I'm thinking of applying a little threadlock to try and stop it working loose.


----------



## Fab Foodie (18 Apr 2016)

User482 said:


> My plastic saddle is cheap, comfortable, waterproof and light. Everything a Brooks isn't.


True, but isn't a Brooks the green choice? Semi-organic, biodegradable and made in the UK ;-)


----------



## Pale Rider (18 Apr 2016)

contadino said:


> My Nidd is exactly the same. I don't know how much to tighten the tensioning bolt though.
> 
> I've erred on the side of caution because I read that there is a limited number of times you can do that. The problem is that every 100 miles or so the tensioning bolt becomes a little loose and needs retightening.
> 
> I'm thinking of applying a little threadlock to try and stop it working loose.



There's a lock nut on mine to prevent the Allen bolt moving after you've set it.


----------



## User482 (18 Apr 2016)

Fab Foodie said:


> True, but isn't a Brooks the green choice? Semi-organic, biodegradable and made in the UK ;-)


Do you know how leather is made? Anyway, my 20-year old saddle was made in Italy, just like half of the Brooks range...


----------



## Pale Rider (18 Apr 2016)

User482 said:


> Do you know how leather is made?.



When a mummy cow and a daddy cow like each other very much?


----------



## Tenacious Sloth (18 Apr 2016)

All my saddles are leather. Brooks Swift on the Merida, Selle Anatomica on the CAADX and Brooks Flyer Imperial on the Hybrid.

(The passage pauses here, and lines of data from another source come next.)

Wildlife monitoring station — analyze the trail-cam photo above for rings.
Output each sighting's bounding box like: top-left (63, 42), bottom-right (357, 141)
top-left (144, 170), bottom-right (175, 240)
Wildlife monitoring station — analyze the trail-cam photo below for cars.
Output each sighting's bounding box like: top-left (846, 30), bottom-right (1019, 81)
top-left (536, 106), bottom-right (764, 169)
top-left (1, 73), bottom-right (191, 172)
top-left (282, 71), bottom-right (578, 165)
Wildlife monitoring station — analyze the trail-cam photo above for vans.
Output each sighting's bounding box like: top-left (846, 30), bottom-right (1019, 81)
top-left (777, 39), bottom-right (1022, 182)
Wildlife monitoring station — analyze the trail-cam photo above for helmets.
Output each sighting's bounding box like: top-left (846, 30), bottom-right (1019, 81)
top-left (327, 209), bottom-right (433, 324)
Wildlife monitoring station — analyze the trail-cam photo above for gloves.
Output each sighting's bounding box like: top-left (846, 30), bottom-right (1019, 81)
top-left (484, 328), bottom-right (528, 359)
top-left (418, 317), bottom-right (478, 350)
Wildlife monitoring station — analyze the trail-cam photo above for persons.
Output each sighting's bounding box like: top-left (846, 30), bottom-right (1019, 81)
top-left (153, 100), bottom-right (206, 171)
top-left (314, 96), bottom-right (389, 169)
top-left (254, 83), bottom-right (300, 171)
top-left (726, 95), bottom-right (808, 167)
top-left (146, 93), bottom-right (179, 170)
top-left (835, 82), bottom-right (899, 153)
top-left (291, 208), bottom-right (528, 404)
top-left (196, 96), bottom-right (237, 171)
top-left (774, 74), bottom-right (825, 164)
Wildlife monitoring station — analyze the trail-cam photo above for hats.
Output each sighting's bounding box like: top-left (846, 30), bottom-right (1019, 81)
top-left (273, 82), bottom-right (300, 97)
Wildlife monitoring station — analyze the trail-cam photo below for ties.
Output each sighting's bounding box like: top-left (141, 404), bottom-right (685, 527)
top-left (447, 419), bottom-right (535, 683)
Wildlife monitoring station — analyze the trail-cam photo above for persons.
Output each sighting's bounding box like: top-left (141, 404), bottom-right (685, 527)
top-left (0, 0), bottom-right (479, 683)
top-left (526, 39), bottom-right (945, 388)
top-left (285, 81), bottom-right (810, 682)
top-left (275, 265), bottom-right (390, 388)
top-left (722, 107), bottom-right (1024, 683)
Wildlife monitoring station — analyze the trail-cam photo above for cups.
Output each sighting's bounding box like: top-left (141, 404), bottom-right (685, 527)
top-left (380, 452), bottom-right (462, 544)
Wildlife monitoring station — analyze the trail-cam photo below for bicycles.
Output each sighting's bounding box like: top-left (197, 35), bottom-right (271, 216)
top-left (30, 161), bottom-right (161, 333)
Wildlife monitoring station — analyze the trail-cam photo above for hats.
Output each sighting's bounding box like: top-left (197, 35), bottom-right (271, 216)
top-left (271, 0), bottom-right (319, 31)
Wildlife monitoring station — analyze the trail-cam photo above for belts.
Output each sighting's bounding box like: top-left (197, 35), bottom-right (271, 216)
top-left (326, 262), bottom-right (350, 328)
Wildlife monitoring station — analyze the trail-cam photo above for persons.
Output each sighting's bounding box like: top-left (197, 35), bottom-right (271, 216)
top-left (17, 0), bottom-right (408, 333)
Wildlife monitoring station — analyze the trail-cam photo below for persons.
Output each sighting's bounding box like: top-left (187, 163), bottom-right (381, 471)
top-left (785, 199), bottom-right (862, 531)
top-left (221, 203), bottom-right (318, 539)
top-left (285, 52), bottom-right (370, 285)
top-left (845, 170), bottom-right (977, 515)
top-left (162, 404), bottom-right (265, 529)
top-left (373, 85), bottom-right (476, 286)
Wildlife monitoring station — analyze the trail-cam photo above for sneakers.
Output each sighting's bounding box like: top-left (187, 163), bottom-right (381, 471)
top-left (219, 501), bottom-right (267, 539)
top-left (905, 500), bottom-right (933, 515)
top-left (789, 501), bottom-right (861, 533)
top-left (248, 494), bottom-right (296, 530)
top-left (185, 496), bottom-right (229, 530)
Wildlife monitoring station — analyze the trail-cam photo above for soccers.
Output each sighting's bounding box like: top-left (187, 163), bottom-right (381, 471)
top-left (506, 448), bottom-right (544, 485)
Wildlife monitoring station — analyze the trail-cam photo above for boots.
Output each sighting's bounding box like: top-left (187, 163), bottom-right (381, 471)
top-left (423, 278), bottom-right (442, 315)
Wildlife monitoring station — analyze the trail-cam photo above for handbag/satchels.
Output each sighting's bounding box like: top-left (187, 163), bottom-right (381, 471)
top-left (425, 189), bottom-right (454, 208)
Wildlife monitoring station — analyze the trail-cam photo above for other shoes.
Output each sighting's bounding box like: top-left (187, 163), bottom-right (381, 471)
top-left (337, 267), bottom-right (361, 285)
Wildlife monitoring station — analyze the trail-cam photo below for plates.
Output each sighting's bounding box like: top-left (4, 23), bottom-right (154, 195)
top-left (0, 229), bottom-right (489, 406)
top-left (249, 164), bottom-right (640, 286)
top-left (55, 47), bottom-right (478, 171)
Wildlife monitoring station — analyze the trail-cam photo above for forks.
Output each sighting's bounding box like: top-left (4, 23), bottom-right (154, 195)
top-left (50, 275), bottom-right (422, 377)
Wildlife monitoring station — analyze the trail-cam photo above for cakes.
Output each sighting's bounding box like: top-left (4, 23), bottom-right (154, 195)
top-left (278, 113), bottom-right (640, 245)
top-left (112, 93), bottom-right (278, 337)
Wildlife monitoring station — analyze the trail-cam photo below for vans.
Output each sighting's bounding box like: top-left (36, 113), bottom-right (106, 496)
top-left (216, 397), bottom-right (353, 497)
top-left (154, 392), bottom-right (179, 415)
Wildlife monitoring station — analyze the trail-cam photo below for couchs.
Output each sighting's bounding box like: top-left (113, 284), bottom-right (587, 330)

For me the benefit is simple, a leather saddle will conform to your shape over a period of time (which seems to vary greatly between individual saddles, possibly due to leather thickness), whereas a plastic saddle cannot.

Graham


----------



## Aravis (18 Apr 2016)

Switching to a Flying Fortress has changed my life - no exaggeration. From the word go it was the most comfortable saddle I'd ever sat on and it has only got better. After about 2000 miles it barely looks used.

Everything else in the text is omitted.